** begin DATA IN THIS EXERCISE **

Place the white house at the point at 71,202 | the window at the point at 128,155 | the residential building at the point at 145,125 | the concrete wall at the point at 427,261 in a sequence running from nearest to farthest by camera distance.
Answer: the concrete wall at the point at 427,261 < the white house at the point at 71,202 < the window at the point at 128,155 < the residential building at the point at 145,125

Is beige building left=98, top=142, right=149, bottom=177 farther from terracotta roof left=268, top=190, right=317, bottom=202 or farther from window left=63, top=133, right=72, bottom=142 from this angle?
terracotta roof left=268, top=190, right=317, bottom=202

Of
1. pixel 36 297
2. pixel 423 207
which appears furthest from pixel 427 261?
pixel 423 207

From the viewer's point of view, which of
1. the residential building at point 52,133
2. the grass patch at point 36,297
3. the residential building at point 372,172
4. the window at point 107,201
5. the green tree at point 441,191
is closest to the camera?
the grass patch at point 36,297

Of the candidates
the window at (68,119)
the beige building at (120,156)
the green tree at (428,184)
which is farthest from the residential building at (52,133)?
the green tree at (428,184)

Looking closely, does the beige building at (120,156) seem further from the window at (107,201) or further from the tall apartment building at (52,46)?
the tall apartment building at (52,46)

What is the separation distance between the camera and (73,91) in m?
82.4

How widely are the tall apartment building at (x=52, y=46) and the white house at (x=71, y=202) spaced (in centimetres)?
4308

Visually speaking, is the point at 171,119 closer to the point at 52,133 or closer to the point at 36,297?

** end DATA IN THIS EXERCISE **

**EXERCISE GOAL:**
Nothing should be left out: repeat all of the data exactly.

**RESULT:**
Place the white house at the point at 71,202 | the window at the point at 128,155 | the residential building at the point at 145,125 | the concrete wall at the point at 427,261 in a sequence running from nearest to farthest by camera distance.
Answer: the concrete wall at the point at 427,261 < the white house at the point at 71,202 < the window at the point at 128,155 < the residential building at the point at 145,125

Is beige building left=98, top=142, right=149, bottom=177 farther from terracotta roof left=268, top=190, right=317, bottom=202 or farther from window left=63, top=133, right=72, bottom=142 from this angle?
terracotta roof left=268, top=190, right=317, bottom=202

Of
1. pixel 36 297
2. pixel 423 207
which appears furthest from pixel 427 261?
pixel 423 207

From the viewer's point of view, which of
1. the residential building at point 52,133
2. the grass patch at point 36,297
3. the residential building at point 372,172
4. the window at point 107,201
5. the green tree at point 441,191
is closest to the camera?
the grass patch at point 36,297

Of the candidates
the window at (68,119)
the beige building at (120,156)
the green tree at (428,184)
which is farthest from the residential building at (52,133)?
the green tree at (428,184)

Looking closely, does the beige building at (120,156) seem further from the window at (107,201) or further from the tall apartment building at (52,46)?
the tall apartment building at (52,46)

What is the separation distance between the camera and (73,91) in m?
82.4

How widely are the tall apartment building at (x=52, y=46) and the white house at (x=71, y=202) spaced (in centimetres)?
4308

Visually speaking, is the point at 171,119 closer to the point at 52,133 or closer to the point at 36,297?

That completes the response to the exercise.